Stated exercise: Write the next part of the passage on the soft drink supplier's seasonal sales and ingredient costs, starting right after its last sentence.

Extracted text:
####################

Sales of our products tend to be seasonal, with the second and third quarters accounting for higher unit sales of our products than the first and fourth quarters. The seasonality of our sales volume, combined with the accounting for fixed costs such as depreciation, amortization, rent and interest expense, impacts our results on a quarterly basis. Accordingly, our results for the six months ended June 27, 2009 may not necessarily be indicative of the results that may be expected for the full year.
Retailer brand suppliers, such as us, typically operate at low margins and therefore relatively small changes in cost structures can materially impact results. In 2008 and during the first six months of 2009, industry-wide carbonated soft drink ("CSD") sales continued to decline, and ingredient and packaging costs remained volatile.
During the six months ended June 27, 2009, consumers seeking better value in private label products during difficult economic times, coupled with the impact of our plan to refocus on private label, resulted in increased CSD sales volume and market share gains in North America. However, we cannot predict whether the consumer shift to private label products will continue after the economy improves. Our improved net selling prices and product mix in North America, increased sales volume and market share, along with lower operating costs and plant efficiencies resulted in improved gross profit margins during the six months ended June 27, 2009 as compared to the six months ended June 28, 2008. Some of the factors that improved gross profit margins during the six months ended June 27, 2009 are not expected to recur later this year.
Ingredient and packaging costs represent a significant portion of our cost of sales. These costs are subject to global and regional commodity price trends. Our three largest commodities are aluminum, PET resin, and corn (which is used to produce high fructose corn syrup ("HFCS"). We attempt to manage our exposure to fluctuations in ingredient and packaging costs of our products by implementing price increases as needed and entering into fixed price commitments for a portion of our ingredient and packaging requirements. In 2008 and 2009, we entered into fixed price commitments for a majority of our 2009 HFCS and aluminum requirements, with the remaining requirements to be purchased at the prevailing 2009 market prices. We have also entered into fixed price commitments for approximately half of our estimated aluminum requirements for 2010.

####################

Stored data:
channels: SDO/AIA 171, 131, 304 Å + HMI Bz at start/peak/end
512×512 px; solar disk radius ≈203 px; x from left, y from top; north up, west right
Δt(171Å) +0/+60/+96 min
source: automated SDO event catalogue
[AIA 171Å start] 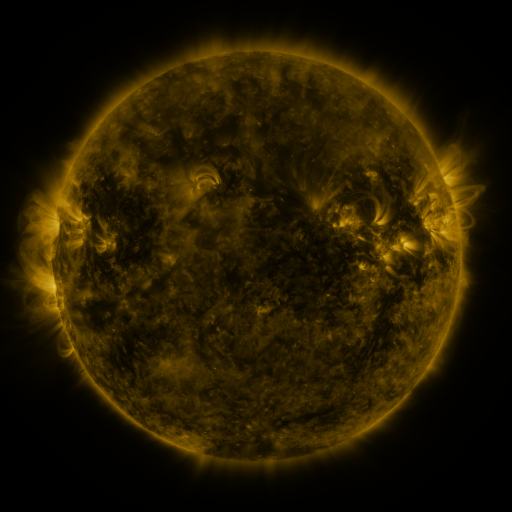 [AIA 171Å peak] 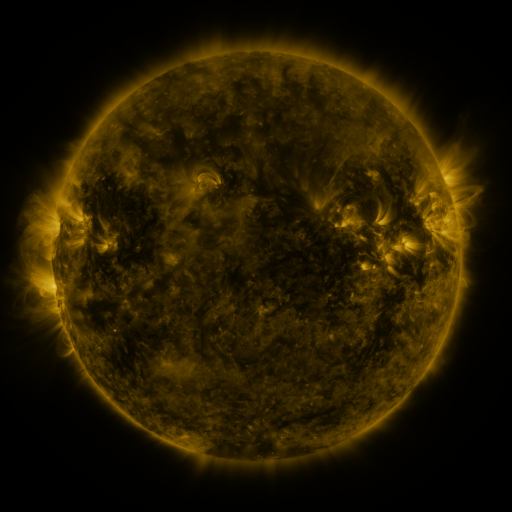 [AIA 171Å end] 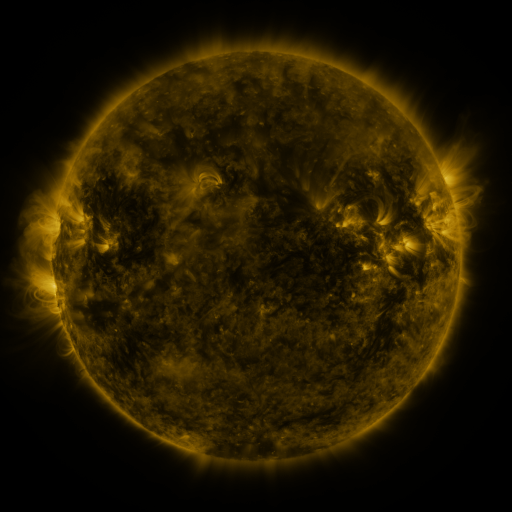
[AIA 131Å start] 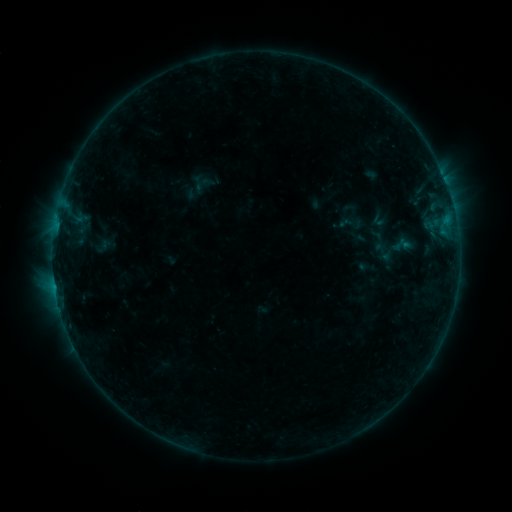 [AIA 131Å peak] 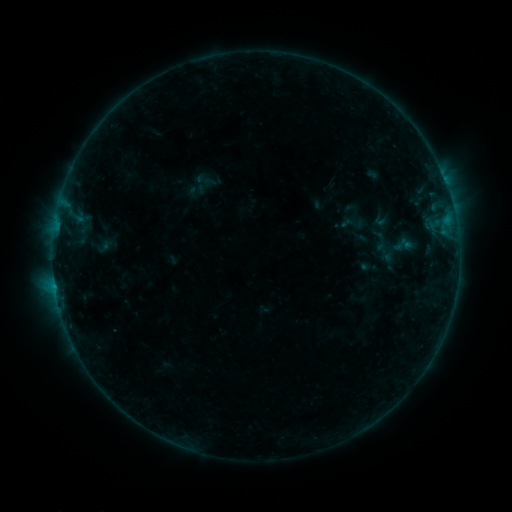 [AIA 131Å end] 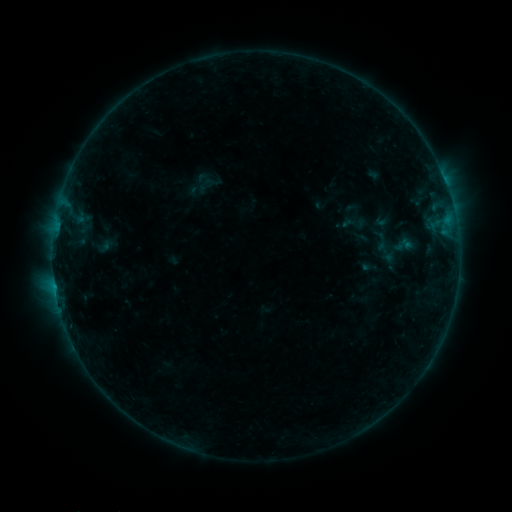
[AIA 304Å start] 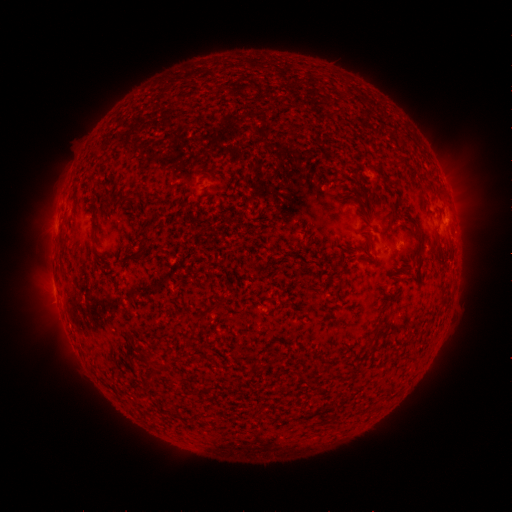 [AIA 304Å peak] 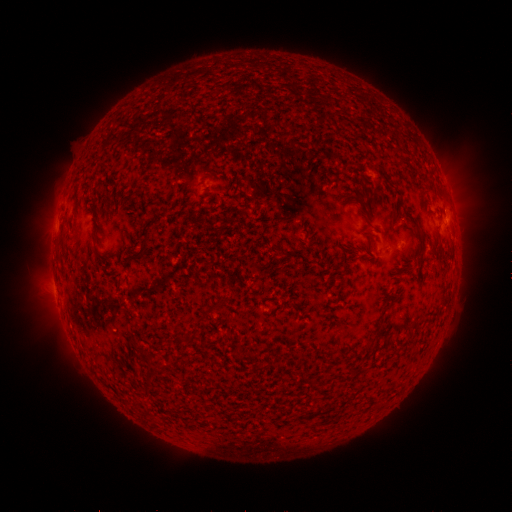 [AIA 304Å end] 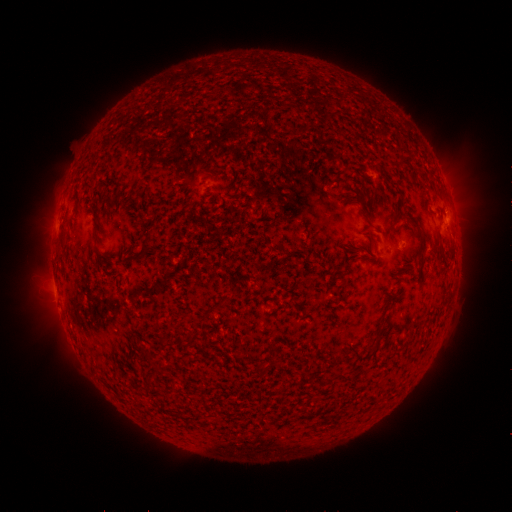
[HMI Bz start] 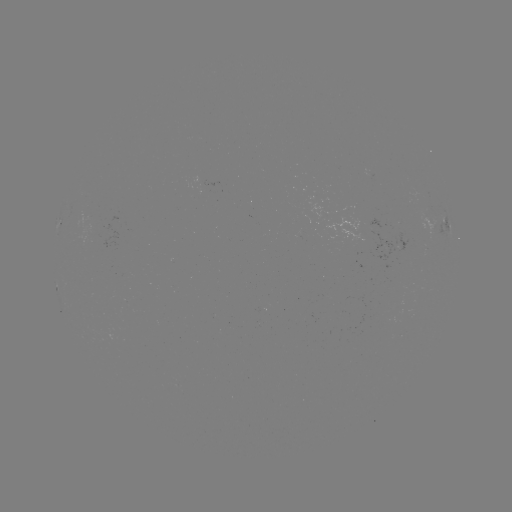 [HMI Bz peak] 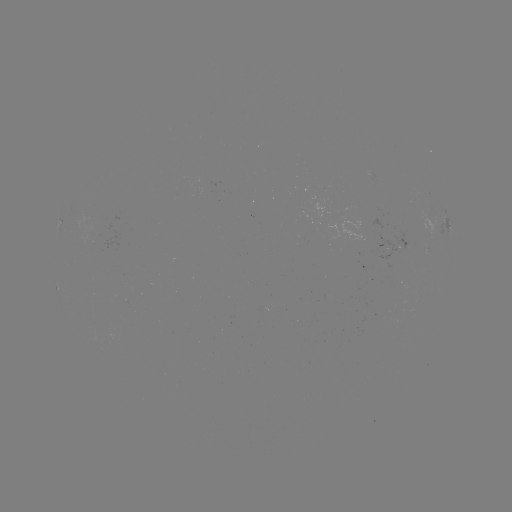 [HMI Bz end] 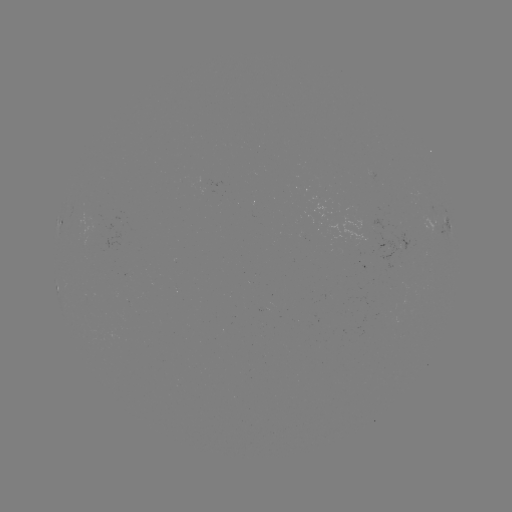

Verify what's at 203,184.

####################

Written answer:
In the U.S., we have been supplying Wal-Mart with private label CSDs under an exclusive supply agreement dated December 21, 1998, between Cott Beverages Inc., a wholly-owned subsidiary of the Company, and Wal-Mart Stores, Inc. (the "Exclusive U.S. Supply Contract"). We also supply Wal-Mart in the U.S. with certain other products on a non-exclusive basis and its affiliated companies with a variety of products on a non-exclusive basis in Canada, the U.K. and Mexico, including CSDs, clear, still and sparkling flavored waters, juice-based products, bottled water, energy drinks and ready-to-drink teas. On January 27, 2009, we received written notice from Wal-Mart stating that Wal-Mart was exercising its right to terminate, without cause, the Exclusive U.S. Supply Contract. The termination is effective on January 28, 2012. This has the effect of returning our relationship to more typical market terms over time, and allows Wal-Mart to introduce other suppliers in the future, if they so desire. The termination provision of the Exclusive U.S. Supply Contract provides for our exclusive right to supply CSDs to Wal-Mart in the U.S. to be phased out over a period of three years following notice of termination (the "Notice Period"). Accordingly, we have the exclusive right to supply at least two-thirds of Wal-Mart's total CSD volumes in the U.S., on an exclusive basis, during the first 12 months of the Notice Period, and we have the exclusive right to supply at least one-third of Wal-Mart's total CSD volumes in the U.S. during the second 12 months of the Notice Period. Notwithstanding the notice of termination of the Exclusive U.S. Supply Contract, we continue to supply Wal-Mart with all of its private label CSDs in the U.S. However, should Wal-Mart choose to introduce an additional supplier to fulfill a portion of its requirements for its private label CSDs, our operating results could be materially adversely affected.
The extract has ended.